Today, professional and institutional investors have access to at least 100 times more consumer transaction data than they did just a decade ago.
That nets out to at least one trillion rows worth of consumer transaction data that can be parsed to gain insights into where a company, the economy, or markets are headed.
And this only represents a drop in a global ocean of alternative data that includes email receipts, social media posts, mobile phone location and other data that exists outside the realm of most corporate filings and official government reports. The $4.5 billion alternative data market has grown 50% annually for the past four years and it shows no signs of slowing down.
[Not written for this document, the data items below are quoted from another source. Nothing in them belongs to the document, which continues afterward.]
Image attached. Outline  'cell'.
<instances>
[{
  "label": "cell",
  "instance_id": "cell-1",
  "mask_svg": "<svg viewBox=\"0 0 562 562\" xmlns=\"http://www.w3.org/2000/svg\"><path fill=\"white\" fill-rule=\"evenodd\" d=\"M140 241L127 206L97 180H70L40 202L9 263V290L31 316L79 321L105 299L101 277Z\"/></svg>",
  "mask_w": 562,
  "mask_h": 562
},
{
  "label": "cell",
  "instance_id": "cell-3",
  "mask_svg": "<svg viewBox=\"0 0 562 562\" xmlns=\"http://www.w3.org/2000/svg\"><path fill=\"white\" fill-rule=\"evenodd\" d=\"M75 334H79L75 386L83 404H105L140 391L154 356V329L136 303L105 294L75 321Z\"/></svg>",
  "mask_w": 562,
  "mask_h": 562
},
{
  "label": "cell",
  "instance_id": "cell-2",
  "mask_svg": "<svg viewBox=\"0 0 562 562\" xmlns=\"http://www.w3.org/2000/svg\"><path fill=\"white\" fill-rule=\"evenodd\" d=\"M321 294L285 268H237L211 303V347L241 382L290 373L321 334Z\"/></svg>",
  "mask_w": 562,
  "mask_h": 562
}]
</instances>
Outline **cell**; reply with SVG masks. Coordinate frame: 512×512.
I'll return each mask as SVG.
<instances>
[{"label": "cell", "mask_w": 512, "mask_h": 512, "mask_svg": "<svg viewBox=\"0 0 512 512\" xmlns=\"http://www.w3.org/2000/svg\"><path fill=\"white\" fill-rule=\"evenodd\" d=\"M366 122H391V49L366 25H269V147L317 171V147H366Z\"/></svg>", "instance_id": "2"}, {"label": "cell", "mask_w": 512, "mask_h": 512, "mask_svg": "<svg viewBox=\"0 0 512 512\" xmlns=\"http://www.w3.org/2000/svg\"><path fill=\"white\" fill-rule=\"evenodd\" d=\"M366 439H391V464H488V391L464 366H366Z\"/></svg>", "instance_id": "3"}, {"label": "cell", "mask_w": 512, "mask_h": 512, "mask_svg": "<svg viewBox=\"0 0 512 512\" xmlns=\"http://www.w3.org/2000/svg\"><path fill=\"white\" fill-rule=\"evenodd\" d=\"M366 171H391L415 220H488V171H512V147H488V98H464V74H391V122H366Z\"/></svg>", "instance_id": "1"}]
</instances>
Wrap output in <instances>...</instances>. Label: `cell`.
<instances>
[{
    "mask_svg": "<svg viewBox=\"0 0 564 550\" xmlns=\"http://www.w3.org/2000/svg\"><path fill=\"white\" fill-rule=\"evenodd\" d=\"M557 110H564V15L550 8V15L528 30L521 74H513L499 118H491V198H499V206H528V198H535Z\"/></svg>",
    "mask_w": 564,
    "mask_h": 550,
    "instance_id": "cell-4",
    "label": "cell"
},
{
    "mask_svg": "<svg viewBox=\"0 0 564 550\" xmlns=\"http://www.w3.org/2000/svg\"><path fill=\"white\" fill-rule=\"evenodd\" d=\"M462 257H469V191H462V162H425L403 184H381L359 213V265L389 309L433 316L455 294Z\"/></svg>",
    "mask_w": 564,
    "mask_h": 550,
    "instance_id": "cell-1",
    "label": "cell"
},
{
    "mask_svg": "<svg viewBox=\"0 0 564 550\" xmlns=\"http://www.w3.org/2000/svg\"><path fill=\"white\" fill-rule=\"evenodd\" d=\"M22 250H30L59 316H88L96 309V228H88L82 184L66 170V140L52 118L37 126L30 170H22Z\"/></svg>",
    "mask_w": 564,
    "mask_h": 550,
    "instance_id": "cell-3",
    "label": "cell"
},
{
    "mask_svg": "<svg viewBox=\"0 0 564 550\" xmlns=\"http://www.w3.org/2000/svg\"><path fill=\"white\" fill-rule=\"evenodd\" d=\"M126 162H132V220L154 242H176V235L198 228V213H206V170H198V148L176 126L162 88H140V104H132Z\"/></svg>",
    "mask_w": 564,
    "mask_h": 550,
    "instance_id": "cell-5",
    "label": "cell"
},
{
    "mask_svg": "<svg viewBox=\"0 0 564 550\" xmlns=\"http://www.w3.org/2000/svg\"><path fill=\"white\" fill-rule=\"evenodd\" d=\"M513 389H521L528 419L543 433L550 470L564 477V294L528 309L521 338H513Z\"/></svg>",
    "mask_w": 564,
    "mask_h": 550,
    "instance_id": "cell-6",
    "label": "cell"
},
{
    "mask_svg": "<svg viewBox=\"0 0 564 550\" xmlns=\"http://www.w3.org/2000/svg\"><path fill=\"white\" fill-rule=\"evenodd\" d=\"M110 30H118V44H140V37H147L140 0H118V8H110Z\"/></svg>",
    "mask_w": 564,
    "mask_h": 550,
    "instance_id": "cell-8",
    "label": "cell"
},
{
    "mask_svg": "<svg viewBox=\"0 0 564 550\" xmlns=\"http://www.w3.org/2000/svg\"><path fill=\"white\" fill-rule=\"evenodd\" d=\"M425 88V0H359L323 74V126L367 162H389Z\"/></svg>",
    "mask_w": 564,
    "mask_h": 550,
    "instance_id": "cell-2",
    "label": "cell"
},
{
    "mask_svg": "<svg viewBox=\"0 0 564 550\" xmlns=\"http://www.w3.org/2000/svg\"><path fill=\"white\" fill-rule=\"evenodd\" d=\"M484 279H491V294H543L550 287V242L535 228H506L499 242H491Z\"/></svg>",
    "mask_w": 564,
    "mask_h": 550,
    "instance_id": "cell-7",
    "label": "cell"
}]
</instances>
This data has become an increasing source of competitive advantage, especially for the quant-focused hedge funds that together manage well over $1 trillion, representing 29% of all hedge fund assets. Other fund managers we have spoken to have expressed concern they can’t keep up with this alternative data arms race, but recent advances in artificial intelligence are suddenly leveling the playing field by:
- Closing the Data Scientist Gap: As the amount of data has grown, so too has the number of data scientists investment firms need to hire to keep up with it. Imagine if you had two data scientists to extract value out of U.S. consumer data and then you got access to reams of consumer data from France. Well now you need a third data scientist, and ideally they need to speak French. Some firms have the resources to keep hiring. Most don’t. Fortunately, the advent of tools like Open AI’s Code Interpreter are making it easier for any investor to glean data insights. Some are already using Interpreter to upload and analyze data and to create tables and charts. You don’t even need to know exactly what you’re looking for. You could, for example, upload information on a retailer’s foot traffic, the weather in the region and social media data and prompt Interpreter by asking it, “Tell me what’s unusual or interesting about this data set.” A few years ago, only a trained data scientist could have done this exercise. Now, almost anyone can do it.
- Finding a Needle in a Research Haystack: If you are a buy side analyst who covers 100 energy companies, you could be getting reports on them from 20 sell side analysts publishing twice a quarter. That’s 4,000 reports, which collectively could exceed 40,000 pages. You will never read it all, but you don’t have to if you are using AI summarization tools, which can distill reams of research reports down into concise summaries.
- Cleaning up the Messy Work: Alternative data can be messy. Even if the data is structured, it may have inconsistent merchant names or product descriptions. Within a single dataset, there can be multiple data sources (for example, data from different point-of-sale systems) that is differently labeled. Making sense of unstructured data can be even more challenging, as there may be a significant amount of language processing required to extract insights. All of these tasks are time-consuming, require precision, and are more monotonous than higher-level insight generation. Thankfully, many of these tasks represent perfect applications for large language models. For example, performing entity resolution (mapping merchant descriptions to tickers in consumer transaction data) can be largely automated with AI tools. This allows analysts to focus on higher-level analysis of the data, instead of menial data cleansing.
In recent years, investors have been both wowed and overwhelmed by the amount and type of alternative data that’s available. But AI is democratizing alternative data access, making it easier to find, to make sense of it, and most importantly to deliver actionable investing insights.
Spenser Marshall is the Chief Data Officer of Sundial Data, a direct data sales subsidiary of M Science, a portfolio company of Leucadia Investments, a division of Jefferies Financial Group.